Daily Reform, Day 192
Galatians 2:21 & Isaiah 64:4-7
From the Reformer
Who would not detest his own vows, his cowls, his shaven crown, his bearded traditions, yes, the very Law of Moses, when he hears that for such things he rejected the grace of God and the death of Christ. It seems that such a horrible wickedness could not enter a man’s heart, that he should reject the grace of God, and despise the death of Christ. And yet this atrocity is all too common. Let us be warned. Everyone who seeks righteousness without Christ, either by works, merits, satisfactions, actions, or by the Law, rejects the grace of God, and despises the death of Christ.

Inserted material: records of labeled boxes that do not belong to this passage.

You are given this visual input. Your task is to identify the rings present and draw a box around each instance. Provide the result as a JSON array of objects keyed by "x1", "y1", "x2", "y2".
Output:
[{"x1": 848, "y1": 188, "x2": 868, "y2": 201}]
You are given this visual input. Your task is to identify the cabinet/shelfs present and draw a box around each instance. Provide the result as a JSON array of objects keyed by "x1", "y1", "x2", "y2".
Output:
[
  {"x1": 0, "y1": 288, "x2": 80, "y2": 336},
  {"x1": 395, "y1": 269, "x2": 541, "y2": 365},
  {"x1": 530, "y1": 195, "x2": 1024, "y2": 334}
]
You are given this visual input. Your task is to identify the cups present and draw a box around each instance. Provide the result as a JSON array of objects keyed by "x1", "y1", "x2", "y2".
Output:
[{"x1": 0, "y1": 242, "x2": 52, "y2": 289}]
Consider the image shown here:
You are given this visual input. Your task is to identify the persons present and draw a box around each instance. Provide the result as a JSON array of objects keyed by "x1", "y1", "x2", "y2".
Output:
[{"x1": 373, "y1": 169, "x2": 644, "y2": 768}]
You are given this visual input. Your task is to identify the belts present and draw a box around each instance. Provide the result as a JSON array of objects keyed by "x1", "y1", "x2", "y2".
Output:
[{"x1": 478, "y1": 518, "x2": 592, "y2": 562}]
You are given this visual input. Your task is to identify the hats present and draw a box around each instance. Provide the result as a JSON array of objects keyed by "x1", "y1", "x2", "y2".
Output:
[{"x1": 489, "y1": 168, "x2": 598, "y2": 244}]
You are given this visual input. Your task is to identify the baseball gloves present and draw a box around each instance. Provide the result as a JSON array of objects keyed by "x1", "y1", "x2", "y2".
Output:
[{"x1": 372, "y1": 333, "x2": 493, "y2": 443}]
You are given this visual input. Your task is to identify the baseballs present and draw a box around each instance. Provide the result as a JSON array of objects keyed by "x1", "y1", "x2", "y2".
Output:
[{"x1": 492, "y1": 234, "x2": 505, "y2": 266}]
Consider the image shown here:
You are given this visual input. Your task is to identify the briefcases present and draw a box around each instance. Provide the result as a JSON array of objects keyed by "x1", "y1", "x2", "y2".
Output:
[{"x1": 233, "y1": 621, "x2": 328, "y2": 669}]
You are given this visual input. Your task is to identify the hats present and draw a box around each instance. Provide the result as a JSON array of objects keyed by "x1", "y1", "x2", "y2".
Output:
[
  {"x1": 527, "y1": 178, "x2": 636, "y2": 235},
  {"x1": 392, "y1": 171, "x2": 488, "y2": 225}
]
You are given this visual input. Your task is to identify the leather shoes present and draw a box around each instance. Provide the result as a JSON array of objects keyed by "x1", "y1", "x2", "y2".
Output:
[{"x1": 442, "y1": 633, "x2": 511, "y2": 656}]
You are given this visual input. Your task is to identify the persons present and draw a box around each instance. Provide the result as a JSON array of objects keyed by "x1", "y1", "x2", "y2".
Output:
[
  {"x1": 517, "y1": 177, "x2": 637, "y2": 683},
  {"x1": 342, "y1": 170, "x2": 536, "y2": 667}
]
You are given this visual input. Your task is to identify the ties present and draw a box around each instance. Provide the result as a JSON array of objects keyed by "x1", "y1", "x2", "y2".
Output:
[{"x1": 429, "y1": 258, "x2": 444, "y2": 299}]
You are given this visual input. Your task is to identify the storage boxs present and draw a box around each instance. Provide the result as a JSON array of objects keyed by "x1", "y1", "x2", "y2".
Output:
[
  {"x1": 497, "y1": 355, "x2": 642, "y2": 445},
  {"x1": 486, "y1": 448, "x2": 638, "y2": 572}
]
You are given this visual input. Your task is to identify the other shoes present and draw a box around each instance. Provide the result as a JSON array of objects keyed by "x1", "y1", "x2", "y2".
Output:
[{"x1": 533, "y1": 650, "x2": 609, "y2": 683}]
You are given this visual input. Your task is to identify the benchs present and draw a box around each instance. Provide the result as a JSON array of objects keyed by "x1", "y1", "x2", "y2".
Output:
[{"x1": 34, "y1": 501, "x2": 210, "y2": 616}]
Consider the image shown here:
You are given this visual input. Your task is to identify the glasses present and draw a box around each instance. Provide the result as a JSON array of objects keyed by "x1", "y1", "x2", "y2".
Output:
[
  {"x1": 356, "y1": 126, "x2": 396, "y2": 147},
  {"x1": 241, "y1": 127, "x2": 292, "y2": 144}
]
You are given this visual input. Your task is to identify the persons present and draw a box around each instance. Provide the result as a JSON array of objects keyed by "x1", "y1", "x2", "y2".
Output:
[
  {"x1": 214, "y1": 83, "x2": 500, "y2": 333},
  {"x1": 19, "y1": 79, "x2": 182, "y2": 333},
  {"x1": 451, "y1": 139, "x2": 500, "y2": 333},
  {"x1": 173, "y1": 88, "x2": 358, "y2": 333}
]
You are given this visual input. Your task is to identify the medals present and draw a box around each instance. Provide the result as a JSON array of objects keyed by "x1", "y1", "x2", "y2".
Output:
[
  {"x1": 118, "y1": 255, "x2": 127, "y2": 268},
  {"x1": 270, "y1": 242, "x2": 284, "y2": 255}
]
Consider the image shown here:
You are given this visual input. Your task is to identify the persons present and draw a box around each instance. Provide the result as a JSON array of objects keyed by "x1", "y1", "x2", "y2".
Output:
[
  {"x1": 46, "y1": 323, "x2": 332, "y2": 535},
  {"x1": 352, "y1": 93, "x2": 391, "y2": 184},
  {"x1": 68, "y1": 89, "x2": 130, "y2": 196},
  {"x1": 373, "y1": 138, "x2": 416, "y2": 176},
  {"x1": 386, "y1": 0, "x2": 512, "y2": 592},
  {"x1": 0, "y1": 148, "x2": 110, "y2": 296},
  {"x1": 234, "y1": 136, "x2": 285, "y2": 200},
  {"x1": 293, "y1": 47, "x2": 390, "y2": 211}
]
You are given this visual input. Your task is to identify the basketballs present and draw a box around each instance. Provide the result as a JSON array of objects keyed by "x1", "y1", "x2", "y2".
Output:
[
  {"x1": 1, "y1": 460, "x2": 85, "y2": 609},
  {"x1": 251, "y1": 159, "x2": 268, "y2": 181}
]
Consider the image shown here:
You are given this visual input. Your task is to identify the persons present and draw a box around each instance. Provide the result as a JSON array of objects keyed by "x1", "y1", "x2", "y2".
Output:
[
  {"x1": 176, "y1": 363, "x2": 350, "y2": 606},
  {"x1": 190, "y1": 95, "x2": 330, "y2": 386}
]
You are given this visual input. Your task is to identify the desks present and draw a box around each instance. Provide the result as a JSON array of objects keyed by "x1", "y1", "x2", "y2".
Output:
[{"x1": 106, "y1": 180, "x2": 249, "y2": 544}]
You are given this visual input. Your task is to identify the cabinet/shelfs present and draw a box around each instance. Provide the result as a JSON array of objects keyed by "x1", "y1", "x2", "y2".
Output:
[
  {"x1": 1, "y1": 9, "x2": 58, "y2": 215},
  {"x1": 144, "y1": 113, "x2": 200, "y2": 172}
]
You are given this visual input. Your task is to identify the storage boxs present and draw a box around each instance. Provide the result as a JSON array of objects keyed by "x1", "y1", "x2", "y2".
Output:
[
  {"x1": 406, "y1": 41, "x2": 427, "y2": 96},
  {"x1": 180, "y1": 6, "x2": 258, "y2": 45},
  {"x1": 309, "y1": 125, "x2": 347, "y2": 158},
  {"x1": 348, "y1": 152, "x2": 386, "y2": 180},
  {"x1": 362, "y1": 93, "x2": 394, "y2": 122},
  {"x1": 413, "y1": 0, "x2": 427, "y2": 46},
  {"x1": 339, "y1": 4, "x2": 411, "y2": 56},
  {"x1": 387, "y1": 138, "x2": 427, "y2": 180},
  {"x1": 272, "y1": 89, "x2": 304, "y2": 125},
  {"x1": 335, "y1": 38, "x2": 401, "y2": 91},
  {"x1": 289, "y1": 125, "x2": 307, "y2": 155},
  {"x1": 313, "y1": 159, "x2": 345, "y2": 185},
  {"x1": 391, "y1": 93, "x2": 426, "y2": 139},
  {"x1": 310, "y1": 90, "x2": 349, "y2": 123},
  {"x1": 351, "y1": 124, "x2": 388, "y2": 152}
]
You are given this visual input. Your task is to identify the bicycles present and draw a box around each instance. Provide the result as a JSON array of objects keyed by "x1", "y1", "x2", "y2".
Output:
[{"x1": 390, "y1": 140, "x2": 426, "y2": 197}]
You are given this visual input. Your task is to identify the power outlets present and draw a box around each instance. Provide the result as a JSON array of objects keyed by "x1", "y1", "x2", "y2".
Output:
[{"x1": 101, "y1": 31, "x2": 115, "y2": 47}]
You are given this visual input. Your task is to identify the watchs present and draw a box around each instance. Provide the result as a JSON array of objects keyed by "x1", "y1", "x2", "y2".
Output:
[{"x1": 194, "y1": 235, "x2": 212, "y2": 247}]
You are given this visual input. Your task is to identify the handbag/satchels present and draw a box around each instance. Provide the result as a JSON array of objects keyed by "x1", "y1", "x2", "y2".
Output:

—Martin Luther, Commentary on the Epistle to the Galatians
Pulling It Together
We try to “do good,” as we say. And there is the whole problem in a nutshell. We cannot. In an inspired and honest moment, Isaiah calls all of our righteous deeds “filthy rags.” (Isa 64:6) We do not tend to think this way. We think our good works are good indeed. But if you ever need clarification on whether a deed is truly righteous or not, consider your response when someone claims your good deed is not good. You get upset. Not good. Imagine with Isaiah your good deeds as a dirty rag. Dip your rag in some water and ring it out. Then try to clean up things with that dripping, dirty rag. All you are doing is spreading the dirt turned muddy. If you really want things cleaned up, you need help. You need someone with a clean rag. You need Jesus.